- [PROMPT] In the listing below, write out exactly each line from the first through the one containing "common name: thomson's gazelle".

- [DATASET EXCERPTS]

________

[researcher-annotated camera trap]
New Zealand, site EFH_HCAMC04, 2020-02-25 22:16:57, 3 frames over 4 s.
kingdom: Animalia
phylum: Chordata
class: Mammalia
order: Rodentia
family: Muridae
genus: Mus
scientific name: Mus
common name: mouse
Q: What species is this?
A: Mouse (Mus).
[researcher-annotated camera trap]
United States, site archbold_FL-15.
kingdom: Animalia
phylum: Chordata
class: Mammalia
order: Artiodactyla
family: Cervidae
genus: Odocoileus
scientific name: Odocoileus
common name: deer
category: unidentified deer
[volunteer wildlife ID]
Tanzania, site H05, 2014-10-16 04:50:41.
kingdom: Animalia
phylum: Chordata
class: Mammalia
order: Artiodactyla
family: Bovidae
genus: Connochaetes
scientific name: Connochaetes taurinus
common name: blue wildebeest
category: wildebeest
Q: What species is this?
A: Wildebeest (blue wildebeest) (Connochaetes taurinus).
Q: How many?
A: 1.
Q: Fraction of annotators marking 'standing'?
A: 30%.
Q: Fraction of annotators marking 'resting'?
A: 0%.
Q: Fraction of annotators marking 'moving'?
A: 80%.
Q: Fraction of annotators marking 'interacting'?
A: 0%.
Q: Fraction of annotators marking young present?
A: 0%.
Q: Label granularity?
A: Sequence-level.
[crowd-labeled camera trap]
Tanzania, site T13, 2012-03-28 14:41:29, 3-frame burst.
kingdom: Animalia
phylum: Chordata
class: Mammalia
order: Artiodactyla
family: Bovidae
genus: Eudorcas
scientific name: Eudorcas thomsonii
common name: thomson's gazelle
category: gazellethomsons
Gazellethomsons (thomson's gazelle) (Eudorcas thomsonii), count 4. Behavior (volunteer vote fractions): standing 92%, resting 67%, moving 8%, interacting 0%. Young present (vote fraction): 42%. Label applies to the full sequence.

________

- [EXPECTED ANSWER]
[researcher-annotated camera trap]
New Zealand, site EFH_HCAMC04, 2020-02-25 22:16:57, 3 frames over 4 s.
kingdom: Animalia
phylum: Chordata
class: Mammalia
order: Rodentia
family: Muridae
genus: Mus
scientific name: Mus
common name: mouse
Q: What species is this?
A: Mouse (Mus).
[researcher-annotated camera trap]
United States, site archbold_FL-15.
kingdom: Animalia
phylum: Chordata
class: Mammalia
order: Artiodactyla
family: Cervidae
genus: Odocoileus
scientific name: Odocoileus
common name: deer
category: unidentified deer
[volunteer wildlife ID]
Tanzania, site H05, 2014-10-16 04:50:41.
kingdom: Animalia
phylum: Chordata
class: Mammalia
order: Artiodactyla
family: Bovidae
genus: Connochaetes
scientific name: Connochaetes taurinus
common name: blue wildebeest
category: wildebeest
Q: What species is this?
A: Wildebeest (blue wildebeest) (Connochaetes taurinus).
Q: How many?
A: 1.
Q: Fraction of annotators marking 'standing'?
A: 30%.
Q: Fraction of annotators marking 'resting'?
A: 0%.
Q: Fraction of annotators marking 'moving'?
A: 80%.
Q: Fraction of annotators marking 'interacting'?
A: 0%.
Q: Fraction of annotators marking young present?
A: 0%.
Q: Label granularity?
A: Sequence-level.
[crowd-labeled camera trap]
Tanzania, site T13, 2012-03-28 14:41:29, 3-frame burst.
kingdom: Animalia
phylum: Chordata
class: Mammalia
order: Artiodactyla
family: Bovidae
genus: Eudorcas
scientific name: Eudorcas thomsonii
common name: thomson's gazelle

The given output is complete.